Así como el 15-M pareció inicialmente un movimiento renovador, aunque pronto controlado de manera férrea por las falanges de la ultraizquierda a la búsqueda de una causa verosímil para esconder su odio a la democracia,  la indignación globalizada se alimenta de un maniqueísmo, y de un odio a la libertad política, con escasas capacidades de engañar a nadie. Bajo capa de un discurso contra los abusos financieros, se pretende la abolición de la libertad, para que el mundo acate mansamente los dictámenes y ocurrencias de unos señoritos escasamente ilustrados, pero dispuestos a hacerse  por las bravas con un lugar al sol desde el que refrescar y reverdecer los supuestos éxitos de las políticas de izquierda. No se molestarán en concretar, porque es más fácil señalar lo que está mal que decir cómo puede evitarse, y porque les viene bien el tono apocalíptico para promover su paraíso, un escenario que se llenaría de policías y fusilamientos, como siempre ha sucedido, en el caso, extremadamente improbable, sin duda, de que estos activistas al ataque consiguieran lo que se proponen.

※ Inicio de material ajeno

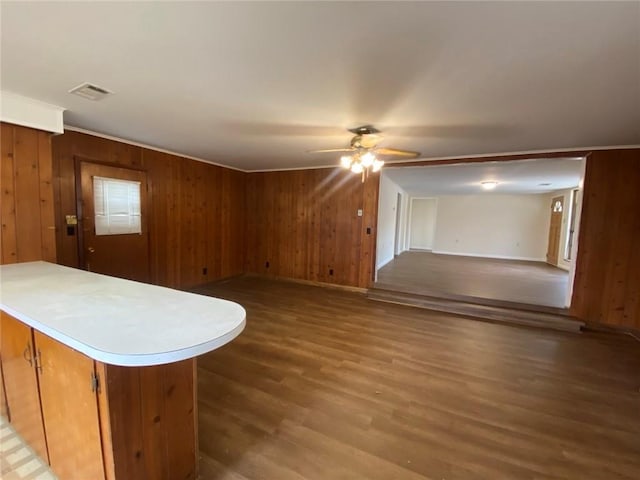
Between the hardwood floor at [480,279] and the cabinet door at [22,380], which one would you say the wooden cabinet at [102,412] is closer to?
the cabinet door at [22,380]

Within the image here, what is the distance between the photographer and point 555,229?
26.0 feet

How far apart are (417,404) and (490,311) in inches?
102

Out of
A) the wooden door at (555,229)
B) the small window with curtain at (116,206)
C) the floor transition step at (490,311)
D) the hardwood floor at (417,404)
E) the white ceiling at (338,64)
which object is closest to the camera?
the white ceiling at (338,64)

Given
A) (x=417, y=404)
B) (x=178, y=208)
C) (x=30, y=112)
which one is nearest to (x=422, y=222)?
(x=178, y=208)

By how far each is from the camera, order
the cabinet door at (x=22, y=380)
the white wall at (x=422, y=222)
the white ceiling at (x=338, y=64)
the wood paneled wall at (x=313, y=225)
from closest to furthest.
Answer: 1. the white ceiling at (x=338, y=64)
2. the cabinet door at (x=22, y=380)
3. the wood paneled wall at (x=313, y=225)
4. the white wall at (x=422, y=222)

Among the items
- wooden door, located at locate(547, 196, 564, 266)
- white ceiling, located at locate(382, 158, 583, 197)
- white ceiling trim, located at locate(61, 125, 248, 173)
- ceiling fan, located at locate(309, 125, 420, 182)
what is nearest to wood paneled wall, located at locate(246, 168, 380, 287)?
white ceiling, located at locate(382, 158, 583, 197)

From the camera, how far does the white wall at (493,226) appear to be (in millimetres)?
8656

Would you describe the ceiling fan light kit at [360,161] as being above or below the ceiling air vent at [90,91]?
below

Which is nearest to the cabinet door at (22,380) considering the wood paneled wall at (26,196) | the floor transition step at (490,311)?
the wood paneled wall at (26,196)

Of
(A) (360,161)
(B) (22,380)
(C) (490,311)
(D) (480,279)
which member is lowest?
(C) (490,311)

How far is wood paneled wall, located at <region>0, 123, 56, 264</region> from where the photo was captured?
2.35m

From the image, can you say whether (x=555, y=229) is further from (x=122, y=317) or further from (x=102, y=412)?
(x=102, y=412)

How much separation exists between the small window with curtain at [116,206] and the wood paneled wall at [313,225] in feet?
8.11

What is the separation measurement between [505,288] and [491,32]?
480cm
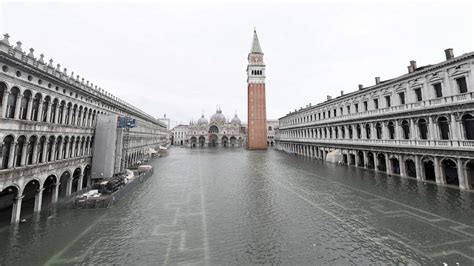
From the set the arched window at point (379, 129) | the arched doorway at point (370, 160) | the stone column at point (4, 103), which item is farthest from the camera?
the arched doorway at point (370, 160)

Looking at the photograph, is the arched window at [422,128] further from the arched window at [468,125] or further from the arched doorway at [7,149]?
the arched doorway at [7,149]

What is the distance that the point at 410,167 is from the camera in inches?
1180

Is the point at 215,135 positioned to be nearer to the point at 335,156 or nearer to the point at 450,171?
the point at 335,156

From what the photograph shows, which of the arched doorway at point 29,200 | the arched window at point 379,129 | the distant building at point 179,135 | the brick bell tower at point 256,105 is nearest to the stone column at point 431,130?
the arched window at point 379,129

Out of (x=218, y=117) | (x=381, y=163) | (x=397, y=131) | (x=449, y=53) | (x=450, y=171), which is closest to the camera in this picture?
(x=449, y=53)

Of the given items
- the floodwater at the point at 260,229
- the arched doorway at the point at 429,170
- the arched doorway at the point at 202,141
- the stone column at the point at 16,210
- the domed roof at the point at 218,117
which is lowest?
the floodwater at the point at 260,229

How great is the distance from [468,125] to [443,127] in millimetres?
2613

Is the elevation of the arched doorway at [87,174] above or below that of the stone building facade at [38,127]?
below

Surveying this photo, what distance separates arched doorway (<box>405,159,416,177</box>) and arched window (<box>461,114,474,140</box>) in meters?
8.64

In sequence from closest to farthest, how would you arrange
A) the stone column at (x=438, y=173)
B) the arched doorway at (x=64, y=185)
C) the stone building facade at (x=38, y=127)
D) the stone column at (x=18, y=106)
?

En España estaremos seguramente a la cabeza del mundo en esta clase de hazañas, no en vano hemos gozado durante dos legislaturas de un Zapatero, que es el tipo de político que esta gente admira, y de una policía anestesiada por las doctrinas melifluas de Rubalcaba sobre lo muy inconveniente que puede llegar a resultar molestar o interferir las andanzas y acampadas de estas gentes. Además, a nadie se le escapa que es conveniente ir cogiendo forma para el momento en que el desorden financiero internacional consume la tropelía de poner en la Moncloa a un político del PP, algo que, al parecer, nada tendrá que ver con la democracia ni con el voto de los españoles, tan tontos y tan perversos que desoyen las pintorescas y vacuas enseñanzas que proclaman estos  sujetos.
Quien vaya a ser ministro del Interior tendrá trabajo, pero será menos del que se puede imaginar si hace las cosas bien desde el principio y asegura el uso de la calle por todos, algo que aquí ya no se lleva en cuanto a cualquiera se le antoja mostrar lo muy indignado que  se encuentra.